Już pierwszego dnia – wieczorem po przylocie – miałam okazję poznać tradycyjną kuchnię etiopską. So…najpierw mycie łapek. Zazwyczaj trzeb pójść do łazienki, żeby to zrobić ale zdarza się, że po złożeniu zamówienia do stolika podchodzą dwie panie, jedna z mydłem, dzbanem wody i cynową “umywalką”, druga z wilgotnymi ręcznikami. Mi zdarzyło się właśnie tak 🙂 Po “myciu” na stół wnoszone jest jedzenie. Porcja, którą pożywić mogą się spokojnie cztery osoby to: talerz o średnicy 50-60 cm, w całości przykryty wielkim naleśnikiem, w smaku lekko kwaśnawym. Ten naleśnik to etiopski chleb – injera. Na naleśniku klika “kupek” – zazwyczaj jest to mięso; krojone, siekane, mielone, smażone, duszone, mieszane z warzywami, orzechami, kawałkami naleśnika albo samo. Dodatkowo na stole pojawia się miseczka z chlebami zwiniętymi w rulon. Każdy z jedzących kładzie sobie taki rulonik przed sobą, rozwija, urywa po kawałku, nabiera w ten kawałek po trochę z “kupek” i pakuje do buzi. W dobrym tonie jest wykonać tę czynność nie dotykając dłonią ust. Powiedzmy, że nie jest to proste. Zarówno naleśnik, jak i “kupki” są bardzo sycące. Najbardziej smakowała mi kupka mięsno-orzechowa. Pycha!

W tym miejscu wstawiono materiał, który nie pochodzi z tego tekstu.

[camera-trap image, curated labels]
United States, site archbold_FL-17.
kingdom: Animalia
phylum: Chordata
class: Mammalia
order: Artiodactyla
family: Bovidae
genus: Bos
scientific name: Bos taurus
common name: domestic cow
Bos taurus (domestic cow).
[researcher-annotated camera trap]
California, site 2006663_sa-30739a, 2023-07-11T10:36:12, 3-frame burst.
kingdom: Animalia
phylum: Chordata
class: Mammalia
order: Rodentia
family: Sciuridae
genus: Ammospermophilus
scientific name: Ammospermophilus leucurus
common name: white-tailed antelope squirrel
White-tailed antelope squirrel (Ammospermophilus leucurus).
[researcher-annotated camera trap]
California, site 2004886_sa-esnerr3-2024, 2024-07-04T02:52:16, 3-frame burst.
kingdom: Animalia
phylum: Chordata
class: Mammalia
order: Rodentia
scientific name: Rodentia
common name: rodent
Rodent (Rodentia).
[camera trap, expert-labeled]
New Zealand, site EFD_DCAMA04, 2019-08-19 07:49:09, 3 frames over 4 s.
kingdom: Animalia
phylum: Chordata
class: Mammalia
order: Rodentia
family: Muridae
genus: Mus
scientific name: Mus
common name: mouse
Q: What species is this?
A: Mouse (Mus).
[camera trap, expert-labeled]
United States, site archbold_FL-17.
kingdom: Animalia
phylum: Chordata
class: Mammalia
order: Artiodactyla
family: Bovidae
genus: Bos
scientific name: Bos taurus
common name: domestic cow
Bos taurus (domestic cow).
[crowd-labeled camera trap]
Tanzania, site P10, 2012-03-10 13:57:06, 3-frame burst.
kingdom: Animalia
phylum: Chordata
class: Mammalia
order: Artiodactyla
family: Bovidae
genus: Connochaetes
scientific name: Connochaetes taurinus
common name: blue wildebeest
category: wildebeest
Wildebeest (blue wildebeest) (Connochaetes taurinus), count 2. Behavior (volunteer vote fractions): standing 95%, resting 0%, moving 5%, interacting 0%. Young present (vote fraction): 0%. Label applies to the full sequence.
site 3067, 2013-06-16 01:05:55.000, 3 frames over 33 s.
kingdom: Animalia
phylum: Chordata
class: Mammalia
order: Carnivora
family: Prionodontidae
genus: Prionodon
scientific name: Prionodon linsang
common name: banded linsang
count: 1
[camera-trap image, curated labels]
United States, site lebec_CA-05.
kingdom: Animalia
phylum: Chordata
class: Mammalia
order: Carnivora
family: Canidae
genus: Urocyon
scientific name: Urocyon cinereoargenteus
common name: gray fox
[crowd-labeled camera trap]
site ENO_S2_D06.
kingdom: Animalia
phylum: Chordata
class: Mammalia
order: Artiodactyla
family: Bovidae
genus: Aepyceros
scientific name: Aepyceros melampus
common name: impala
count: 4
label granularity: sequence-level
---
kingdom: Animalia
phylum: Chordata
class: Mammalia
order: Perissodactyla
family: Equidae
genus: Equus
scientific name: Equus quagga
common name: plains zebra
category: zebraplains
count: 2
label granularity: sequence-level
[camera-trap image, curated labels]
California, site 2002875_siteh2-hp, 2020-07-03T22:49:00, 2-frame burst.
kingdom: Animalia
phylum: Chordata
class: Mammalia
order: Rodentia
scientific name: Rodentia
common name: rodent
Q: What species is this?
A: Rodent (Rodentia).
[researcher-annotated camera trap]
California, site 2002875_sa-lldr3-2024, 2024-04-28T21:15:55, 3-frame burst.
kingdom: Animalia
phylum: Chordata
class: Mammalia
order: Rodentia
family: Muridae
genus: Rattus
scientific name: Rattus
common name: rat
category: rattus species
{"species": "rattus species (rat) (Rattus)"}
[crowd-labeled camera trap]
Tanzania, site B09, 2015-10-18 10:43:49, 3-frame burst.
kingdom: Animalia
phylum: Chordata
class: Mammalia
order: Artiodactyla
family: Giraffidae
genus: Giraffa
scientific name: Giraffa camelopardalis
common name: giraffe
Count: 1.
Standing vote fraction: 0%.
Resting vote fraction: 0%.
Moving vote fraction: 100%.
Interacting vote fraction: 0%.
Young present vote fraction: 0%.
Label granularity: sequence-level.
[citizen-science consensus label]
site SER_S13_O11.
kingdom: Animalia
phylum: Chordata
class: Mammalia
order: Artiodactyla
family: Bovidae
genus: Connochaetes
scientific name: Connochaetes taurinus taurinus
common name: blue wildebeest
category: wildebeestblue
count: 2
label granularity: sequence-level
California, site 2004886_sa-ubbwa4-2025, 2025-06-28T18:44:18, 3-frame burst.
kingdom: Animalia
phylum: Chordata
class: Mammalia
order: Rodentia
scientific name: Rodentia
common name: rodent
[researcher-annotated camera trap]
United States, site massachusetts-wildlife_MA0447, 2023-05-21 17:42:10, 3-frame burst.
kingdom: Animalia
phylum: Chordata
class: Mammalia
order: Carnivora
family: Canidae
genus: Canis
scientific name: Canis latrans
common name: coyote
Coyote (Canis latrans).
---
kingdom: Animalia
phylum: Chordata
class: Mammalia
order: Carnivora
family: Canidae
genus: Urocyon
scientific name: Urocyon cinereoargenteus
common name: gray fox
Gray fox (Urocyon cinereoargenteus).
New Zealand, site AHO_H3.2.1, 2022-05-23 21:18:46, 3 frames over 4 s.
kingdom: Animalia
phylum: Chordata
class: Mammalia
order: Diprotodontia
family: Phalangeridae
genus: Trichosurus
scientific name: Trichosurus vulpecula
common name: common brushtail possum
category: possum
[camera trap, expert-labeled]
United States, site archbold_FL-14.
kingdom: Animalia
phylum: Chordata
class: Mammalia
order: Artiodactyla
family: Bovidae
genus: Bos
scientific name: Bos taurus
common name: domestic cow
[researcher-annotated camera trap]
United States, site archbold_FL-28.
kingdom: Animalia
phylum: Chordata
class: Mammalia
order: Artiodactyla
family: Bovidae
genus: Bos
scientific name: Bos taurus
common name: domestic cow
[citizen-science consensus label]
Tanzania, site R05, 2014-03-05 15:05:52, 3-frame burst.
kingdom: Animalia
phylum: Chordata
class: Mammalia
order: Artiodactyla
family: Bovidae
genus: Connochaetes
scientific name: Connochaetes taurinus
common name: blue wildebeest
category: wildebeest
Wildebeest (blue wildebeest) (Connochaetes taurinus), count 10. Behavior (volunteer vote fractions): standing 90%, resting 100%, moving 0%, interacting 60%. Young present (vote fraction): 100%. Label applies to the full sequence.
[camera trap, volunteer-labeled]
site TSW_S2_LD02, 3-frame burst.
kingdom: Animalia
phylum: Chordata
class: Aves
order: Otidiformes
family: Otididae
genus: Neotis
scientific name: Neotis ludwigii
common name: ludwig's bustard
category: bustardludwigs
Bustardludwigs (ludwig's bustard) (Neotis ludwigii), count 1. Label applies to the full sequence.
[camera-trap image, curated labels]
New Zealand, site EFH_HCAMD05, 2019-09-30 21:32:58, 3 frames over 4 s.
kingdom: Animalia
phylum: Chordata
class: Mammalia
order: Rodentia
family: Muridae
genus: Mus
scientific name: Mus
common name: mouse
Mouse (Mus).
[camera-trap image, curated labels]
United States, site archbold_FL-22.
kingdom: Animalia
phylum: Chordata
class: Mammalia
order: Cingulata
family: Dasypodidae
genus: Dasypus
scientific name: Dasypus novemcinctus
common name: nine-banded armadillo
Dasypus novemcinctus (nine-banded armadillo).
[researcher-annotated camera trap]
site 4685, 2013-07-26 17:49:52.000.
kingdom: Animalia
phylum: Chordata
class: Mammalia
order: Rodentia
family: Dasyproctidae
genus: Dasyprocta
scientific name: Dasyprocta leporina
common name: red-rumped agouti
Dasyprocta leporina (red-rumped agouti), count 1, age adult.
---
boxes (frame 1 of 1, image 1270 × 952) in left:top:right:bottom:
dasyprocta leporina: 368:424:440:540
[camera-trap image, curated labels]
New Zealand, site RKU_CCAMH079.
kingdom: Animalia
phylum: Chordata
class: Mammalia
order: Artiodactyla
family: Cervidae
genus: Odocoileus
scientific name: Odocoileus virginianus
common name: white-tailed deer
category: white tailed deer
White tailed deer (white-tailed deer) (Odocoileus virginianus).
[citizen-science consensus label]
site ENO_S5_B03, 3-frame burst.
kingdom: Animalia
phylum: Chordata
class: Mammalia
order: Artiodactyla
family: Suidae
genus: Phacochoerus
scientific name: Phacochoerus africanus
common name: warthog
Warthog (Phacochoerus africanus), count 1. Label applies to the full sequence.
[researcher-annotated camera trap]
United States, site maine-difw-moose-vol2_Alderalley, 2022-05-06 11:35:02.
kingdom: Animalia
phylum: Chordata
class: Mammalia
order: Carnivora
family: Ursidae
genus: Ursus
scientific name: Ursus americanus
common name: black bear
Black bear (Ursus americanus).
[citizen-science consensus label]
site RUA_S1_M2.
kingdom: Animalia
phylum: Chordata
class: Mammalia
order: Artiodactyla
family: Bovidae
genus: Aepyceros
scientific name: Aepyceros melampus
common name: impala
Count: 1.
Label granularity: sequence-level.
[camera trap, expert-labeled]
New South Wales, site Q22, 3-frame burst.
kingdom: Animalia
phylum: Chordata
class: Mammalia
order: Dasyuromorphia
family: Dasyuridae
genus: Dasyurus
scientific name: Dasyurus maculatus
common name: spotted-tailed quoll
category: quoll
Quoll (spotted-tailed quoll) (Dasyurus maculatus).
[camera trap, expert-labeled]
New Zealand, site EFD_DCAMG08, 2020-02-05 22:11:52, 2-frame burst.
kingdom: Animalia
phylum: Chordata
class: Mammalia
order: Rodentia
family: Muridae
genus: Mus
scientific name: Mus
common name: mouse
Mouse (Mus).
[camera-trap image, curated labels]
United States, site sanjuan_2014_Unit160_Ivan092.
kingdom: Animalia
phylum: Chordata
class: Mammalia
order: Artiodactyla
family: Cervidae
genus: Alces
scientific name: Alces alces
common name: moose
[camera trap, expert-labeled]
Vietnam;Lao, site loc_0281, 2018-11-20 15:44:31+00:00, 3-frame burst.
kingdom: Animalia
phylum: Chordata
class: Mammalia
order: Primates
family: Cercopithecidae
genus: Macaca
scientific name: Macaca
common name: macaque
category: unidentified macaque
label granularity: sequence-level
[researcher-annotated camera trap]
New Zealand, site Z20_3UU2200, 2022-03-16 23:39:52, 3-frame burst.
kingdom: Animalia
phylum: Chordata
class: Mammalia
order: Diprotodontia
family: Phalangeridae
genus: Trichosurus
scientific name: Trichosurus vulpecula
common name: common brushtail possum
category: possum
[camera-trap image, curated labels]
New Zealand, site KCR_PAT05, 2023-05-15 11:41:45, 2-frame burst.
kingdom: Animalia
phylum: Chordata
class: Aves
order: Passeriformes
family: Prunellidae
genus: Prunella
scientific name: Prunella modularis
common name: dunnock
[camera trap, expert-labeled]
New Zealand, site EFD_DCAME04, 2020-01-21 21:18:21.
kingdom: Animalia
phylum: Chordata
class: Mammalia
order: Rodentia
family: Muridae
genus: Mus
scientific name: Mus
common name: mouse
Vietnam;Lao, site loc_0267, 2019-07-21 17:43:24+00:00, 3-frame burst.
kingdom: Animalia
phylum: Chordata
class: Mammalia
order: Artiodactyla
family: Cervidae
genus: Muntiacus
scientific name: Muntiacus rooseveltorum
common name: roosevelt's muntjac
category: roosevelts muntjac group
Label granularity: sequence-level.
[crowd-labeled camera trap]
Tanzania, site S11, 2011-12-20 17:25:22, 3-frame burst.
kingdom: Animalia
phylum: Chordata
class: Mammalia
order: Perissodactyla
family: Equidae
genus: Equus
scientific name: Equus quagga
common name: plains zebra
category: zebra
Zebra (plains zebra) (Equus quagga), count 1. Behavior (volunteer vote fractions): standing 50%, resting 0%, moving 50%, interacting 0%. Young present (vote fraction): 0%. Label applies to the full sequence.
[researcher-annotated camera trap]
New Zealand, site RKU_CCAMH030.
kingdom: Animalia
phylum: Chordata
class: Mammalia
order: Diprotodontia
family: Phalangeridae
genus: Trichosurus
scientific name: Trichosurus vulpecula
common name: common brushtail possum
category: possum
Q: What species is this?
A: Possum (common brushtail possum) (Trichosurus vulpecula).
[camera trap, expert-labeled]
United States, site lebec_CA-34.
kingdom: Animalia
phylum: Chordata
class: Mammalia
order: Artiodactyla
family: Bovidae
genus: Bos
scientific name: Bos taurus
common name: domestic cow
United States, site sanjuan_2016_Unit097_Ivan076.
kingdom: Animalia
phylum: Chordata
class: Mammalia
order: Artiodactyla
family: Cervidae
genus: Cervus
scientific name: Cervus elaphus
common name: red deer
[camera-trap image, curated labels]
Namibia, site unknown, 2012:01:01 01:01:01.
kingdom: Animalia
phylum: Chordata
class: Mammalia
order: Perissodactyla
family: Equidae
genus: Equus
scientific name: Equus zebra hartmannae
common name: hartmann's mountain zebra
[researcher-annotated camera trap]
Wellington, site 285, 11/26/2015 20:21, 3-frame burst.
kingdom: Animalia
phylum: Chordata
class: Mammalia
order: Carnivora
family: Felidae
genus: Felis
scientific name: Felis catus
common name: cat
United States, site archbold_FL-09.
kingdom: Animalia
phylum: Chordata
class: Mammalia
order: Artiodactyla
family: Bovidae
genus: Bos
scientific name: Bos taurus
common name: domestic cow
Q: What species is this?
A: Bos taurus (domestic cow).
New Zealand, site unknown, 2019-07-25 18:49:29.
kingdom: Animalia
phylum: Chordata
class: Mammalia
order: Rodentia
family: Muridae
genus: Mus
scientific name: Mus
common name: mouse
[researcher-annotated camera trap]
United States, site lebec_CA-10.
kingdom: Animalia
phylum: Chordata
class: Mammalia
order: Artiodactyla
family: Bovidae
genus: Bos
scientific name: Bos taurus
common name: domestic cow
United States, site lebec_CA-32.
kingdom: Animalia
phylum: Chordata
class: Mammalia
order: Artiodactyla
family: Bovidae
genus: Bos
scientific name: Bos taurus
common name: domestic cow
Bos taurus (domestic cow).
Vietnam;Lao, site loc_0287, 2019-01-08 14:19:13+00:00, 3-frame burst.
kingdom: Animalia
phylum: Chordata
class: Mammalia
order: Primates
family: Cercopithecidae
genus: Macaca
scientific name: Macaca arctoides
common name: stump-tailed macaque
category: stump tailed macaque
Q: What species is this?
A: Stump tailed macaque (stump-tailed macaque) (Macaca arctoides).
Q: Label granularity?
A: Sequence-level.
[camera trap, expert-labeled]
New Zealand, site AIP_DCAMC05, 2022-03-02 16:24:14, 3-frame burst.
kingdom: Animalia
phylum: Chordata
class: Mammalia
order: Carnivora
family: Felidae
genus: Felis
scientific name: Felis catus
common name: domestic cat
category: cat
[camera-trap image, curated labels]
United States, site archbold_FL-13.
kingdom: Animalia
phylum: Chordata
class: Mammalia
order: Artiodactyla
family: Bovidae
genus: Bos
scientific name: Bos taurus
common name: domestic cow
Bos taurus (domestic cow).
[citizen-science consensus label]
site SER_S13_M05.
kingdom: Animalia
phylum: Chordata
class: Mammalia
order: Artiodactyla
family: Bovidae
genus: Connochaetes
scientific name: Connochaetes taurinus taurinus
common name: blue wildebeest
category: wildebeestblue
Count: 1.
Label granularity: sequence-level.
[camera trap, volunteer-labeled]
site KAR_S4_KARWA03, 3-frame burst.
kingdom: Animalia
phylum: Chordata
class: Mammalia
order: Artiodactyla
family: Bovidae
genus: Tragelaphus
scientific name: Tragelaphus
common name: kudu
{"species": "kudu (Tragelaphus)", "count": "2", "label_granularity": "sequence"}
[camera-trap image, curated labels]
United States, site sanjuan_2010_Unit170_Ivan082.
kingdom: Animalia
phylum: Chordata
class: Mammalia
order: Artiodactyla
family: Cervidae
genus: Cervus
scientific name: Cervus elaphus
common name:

Generalnie, tak “zbudowany” posiłek to podstawa kuchni etiopskiej. Oczywiście nie każdego stać na mięso. W wersji uboższej kupki są warzywne lub z soczewicy. Podobnie jest w dni postne, czyli w środę i piątek, kiedy religijni Etiopczycy, przestrzegający postu, nie jedzą mięsa.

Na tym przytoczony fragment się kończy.